Beijing’s diplomatic outpost in Canberra has blasted a Liberal backbench senator for “Cold War” thinking, in a strongly-worded response to a newspaper column written by the senator.
Senator Concetta Fierravanti-Wells, the former minister for the Pacific who quit to sit on the backbench after backing Peter Dutton in the Liberal leadership crisis, had accused China of deliberately trapping small Pacific nations in debt by lending them money for major infrastructure.
Writing in the Australian newspaper, the senator said the practice was “less confrontational” than the violence that came to the Pacific region during World War II but was “just as insidious”.
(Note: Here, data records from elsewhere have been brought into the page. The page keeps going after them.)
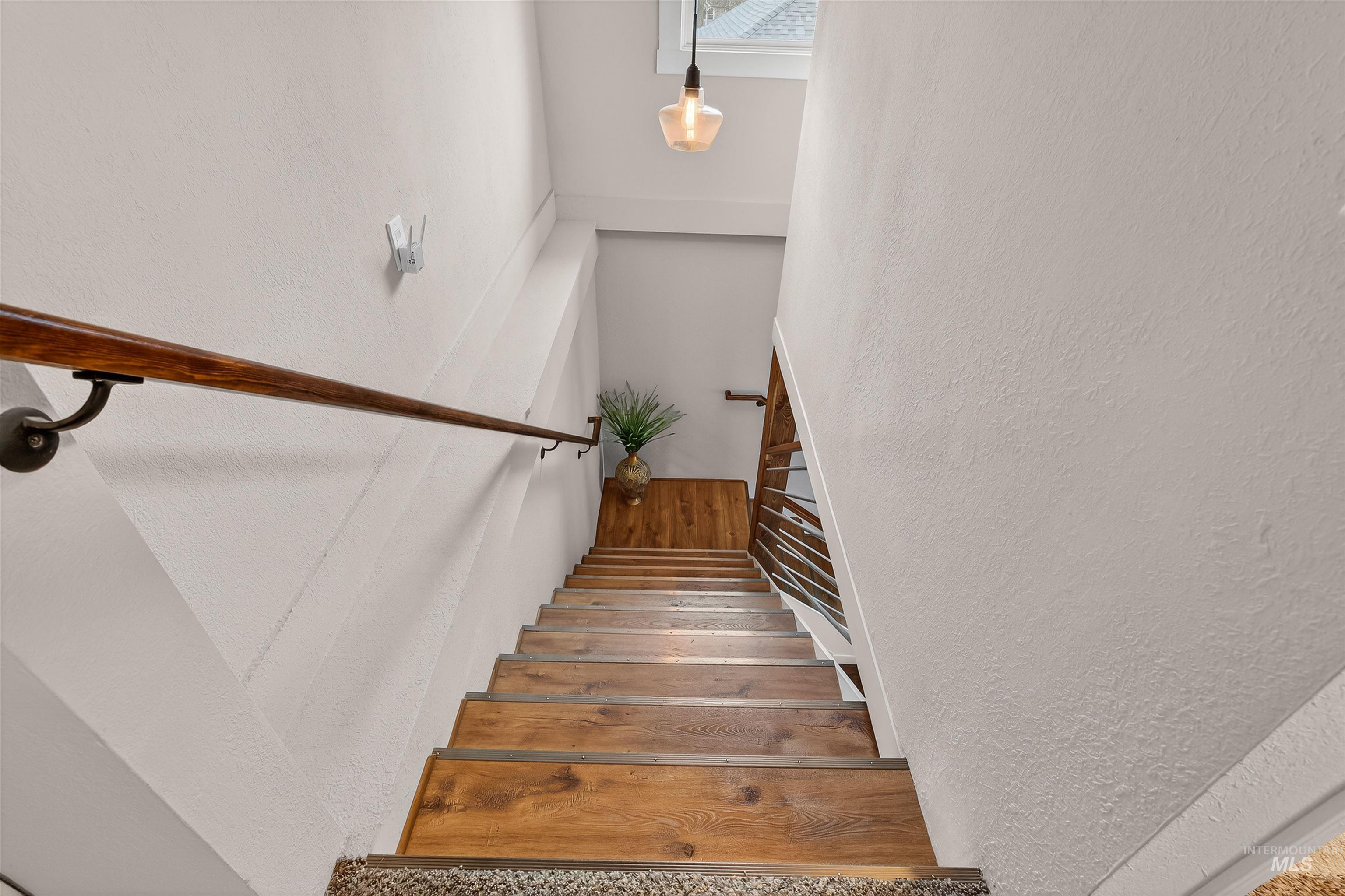 716 Chestnut Street, Clarkston, Washington 99403, 4 Bedrooms, 2 Bathrooms, Residential For Sale, Price $475,000, 98979049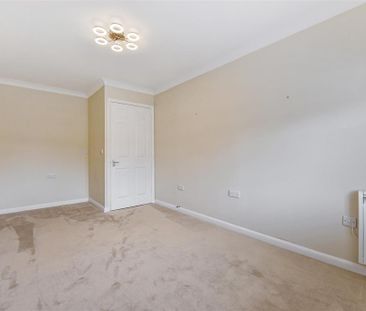2 bedroom retirement property to rent - Photo 3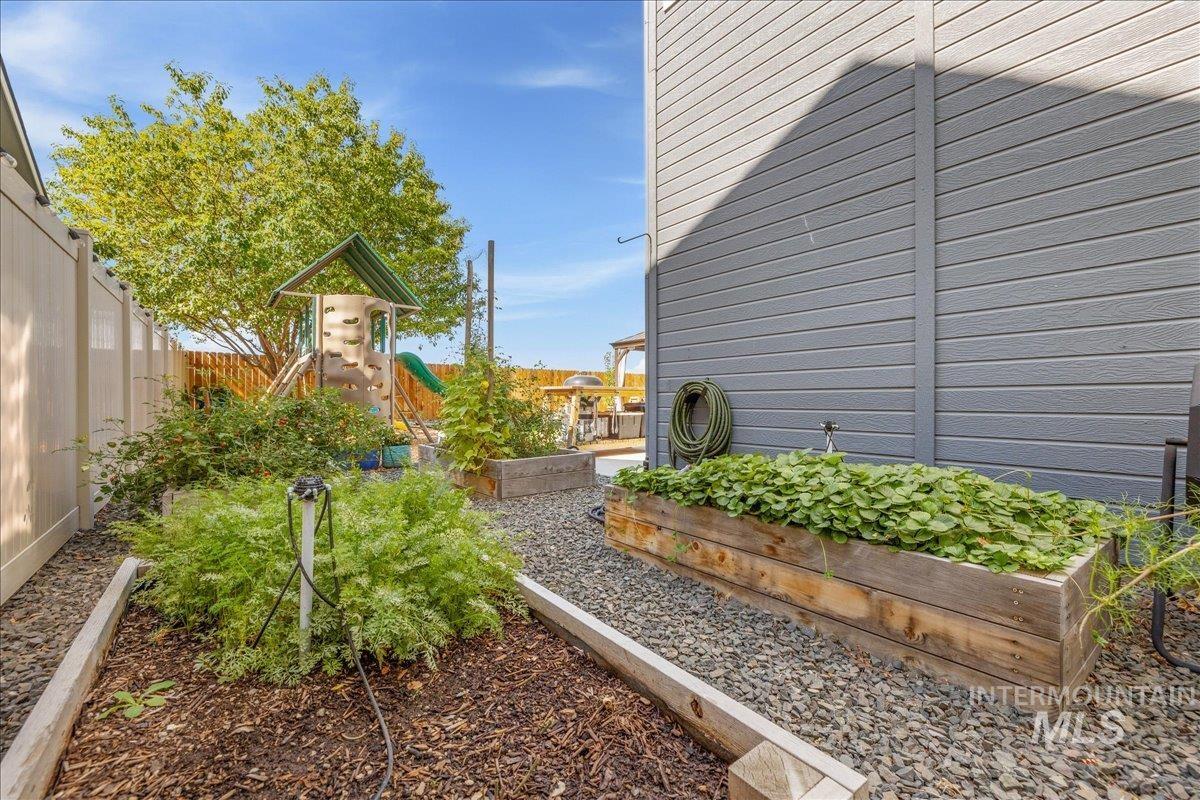 2915 S Nephrite Way, Meridian, Idaho 83642-3165, 4 Bedrooms, 2.5 Bathrooms, Residential For Sale, Price $570,000,MLS 98968997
In response, the Chinese embassy said the comments were “blatant slander against China”.
“The ridiculous and absurd allegation, filled with Cold War mentality, reflected the senator’s prejudice, arrogance and ignorance,” the embassy spokesman said.
“Over the years, China has provided assistance to relevant island countries within its capacity and with no political strings attached, based on fully respecting the will of the Pacific Island countries’ governments and people and taking into full account of their development needs.”
The stoush is not the first time the conservative Liberal has come into conflict with Beijing.
In January, Senator Fierravanti-Wells accused China of building “roads that go nowhere” and “useless buildings” in the Pacific, drawing another rebuke.